_Excerpt to read_.
● ● ●

Gerberga of Saxony (c. 913 – 5 May 968/9 or 984?) was a French queen who ruled as regent of France during the minority of her son Lothair in 954–959. She was a member of the Ottonian dynasty.  Her first husband was Gilbert, Duke of Lorraine. Her second husband was Louis IV of France. Contemporary sources describe her as a highly educated, intelligent and forceful political player.

Life

Family
Gerberga was born c. 913. She was the second daughter of Henry the Fowler, King of Germany, and his second wife, Matilda (after Hedwig of Saxony, three years her senior). Her older brother was Otto I of Germany.

First marriage
In 929, Gerberga married her first husband, Gilbert, Duke of Lorraine. They had four children:
 Alberade of Lorraine (b. about 929); married Renaud (originally as Ragenold), a Viking chieftain who became the Count of Roucy.

● ● ●

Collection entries
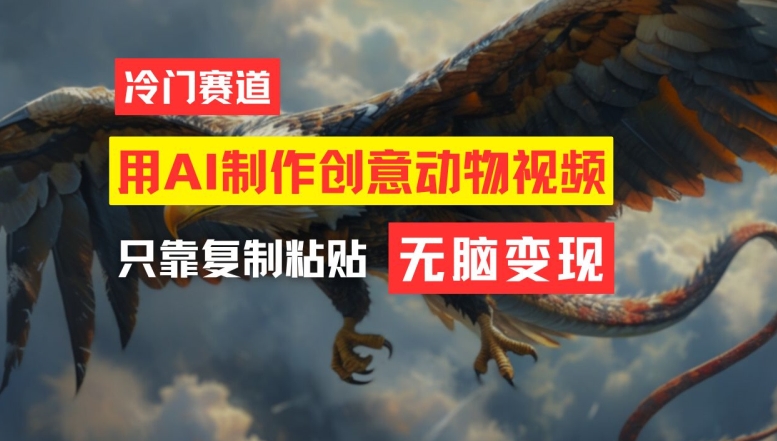 用AI制作创意动物视频，简单操作，月入过万【揭秘】-八爪鱼资源库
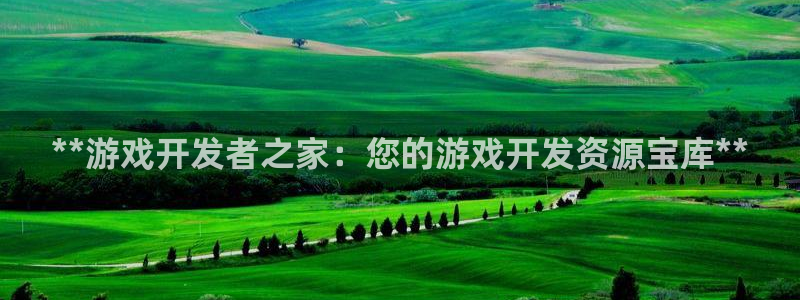 沐鸣娱乐2注册账号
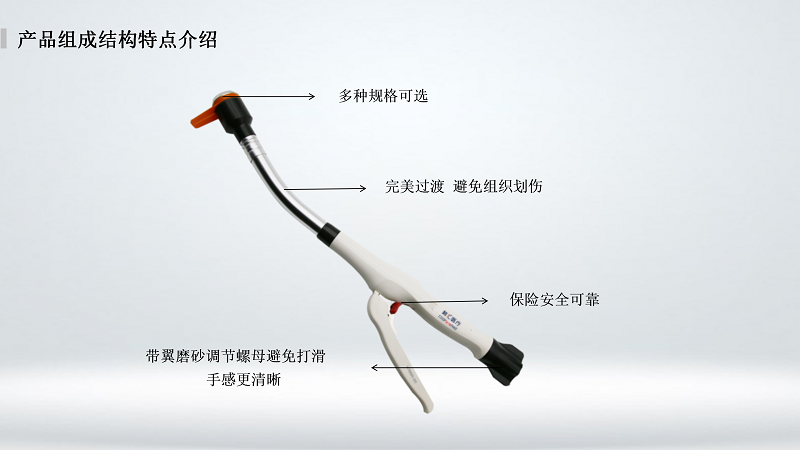 管型黄瓜视频污下载_01_副本.png
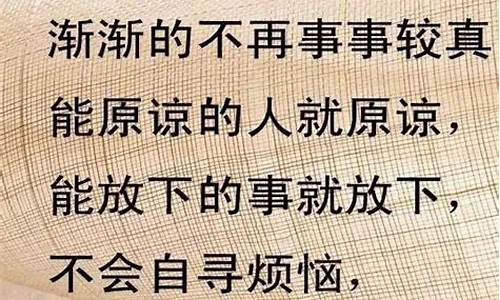 把握眼前作文_把握眼前最实际指什么生肖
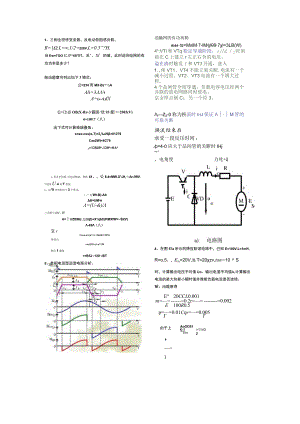 三相全控桥变流器.docx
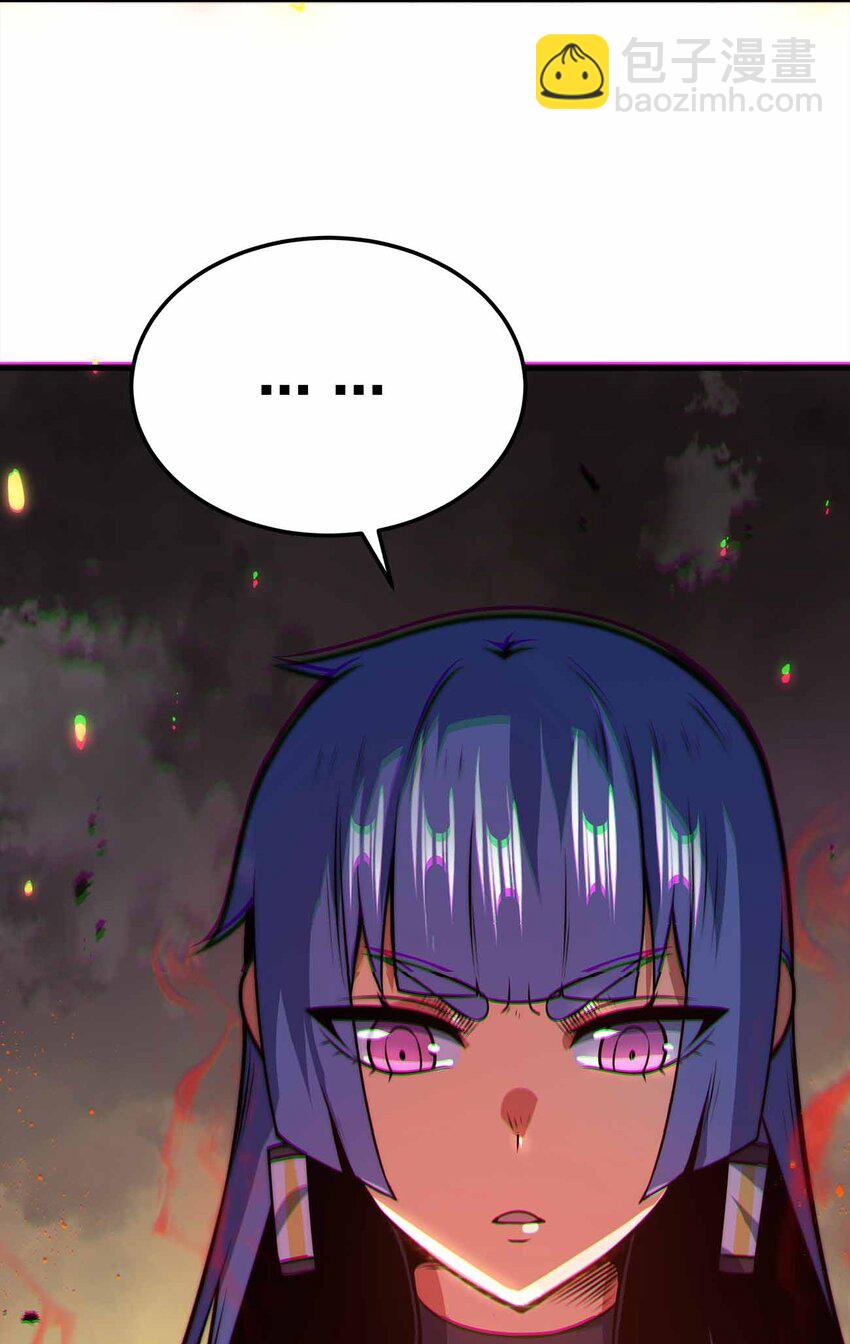 🍟魔王作弊系统 10 双生邪刃 第35页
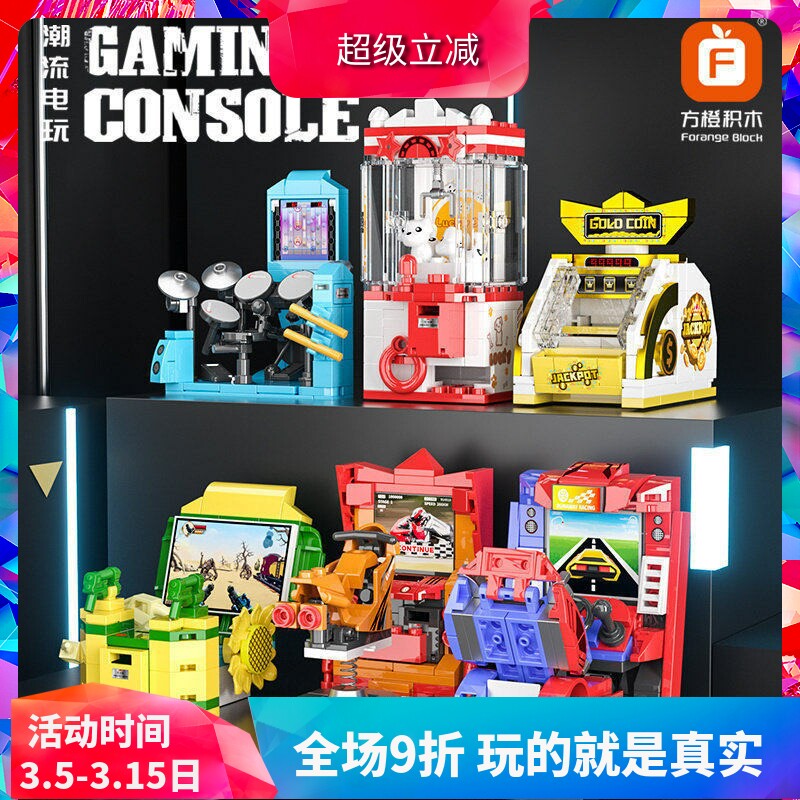 中国积木潮流电玩游戏机抓娃娃推币投篮儿童益智拼装电竞玩具礼物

● ● ●

_Action item_. What comes next in the Gerberga of Saxony biography after the last line shown? Write the continuation.

_Reply to the exercise_.
 Henry, Duke of Lorraine (b. about 932).
 Gerberge of Lorraine (b. about 935); married Adalbert I of Vermandois.
 Wiltrude (b. about 937).

Jocundus, a Lotharingian chronicler writing in the 1070s, recorded that Gerberga was the driving force behind Gilbert's decision to support her younger brother Henry when he rebelled against her older brother Otto I c. 936. Gilbert was defeated by Otto I in 939 at the Battle of Andernach and, while trying to escape, drowned in the Rhine.

Second marriage
When Gilbert died, Gerberga was about 26 years old. She married secondly Louis IV of France in 939. They were parents to eight children:
 Lothair of France (941–986).
 Matilda (b. about 943); married Conrad of Burgundy.
 Hildegarde (b. about 944).
 Carloman (b. about 945).
 Louis (b. about 948).
 Charles, Duke of Lower Lorraine (953–993).
 Alberade (b. before 953).
 Henry (b. about 953).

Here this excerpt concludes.